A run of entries
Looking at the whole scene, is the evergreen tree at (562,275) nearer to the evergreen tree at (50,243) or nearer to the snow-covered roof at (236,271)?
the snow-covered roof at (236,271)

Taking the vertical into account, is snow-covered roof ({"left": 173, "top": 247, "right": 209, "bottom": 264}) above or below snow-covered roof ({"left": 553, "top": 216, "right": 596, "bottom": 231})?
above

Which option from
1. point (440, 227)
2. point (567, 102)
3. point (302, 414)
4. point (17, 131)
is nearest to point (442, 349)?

**WHAT THIS TASK INVOLVES**
Copy each of the lines in these entries word for word.

**RESPONSE TO THE EXERCISE**
Looking at the whole scene, is the evergreen tree at (562,275) nearer to the evergreen tree at (50,243) or nearer to the snow-covered roof at (236,271)?
the snow-covered roof at (236,271)

Taking the vertical into account, is snow-covered roof ({"left": 173, "top": 247, "right": 209, "bottom": 264}) above or below snow-covered roof ({"left": 553, "top": 216, "right": 596, "bottom": 231})?
above

Which option from
1. point (440, 227)
2. point (567, 102)
3. point (302, 414)
4. point (17, 131)
is nearest to point (442, 349)?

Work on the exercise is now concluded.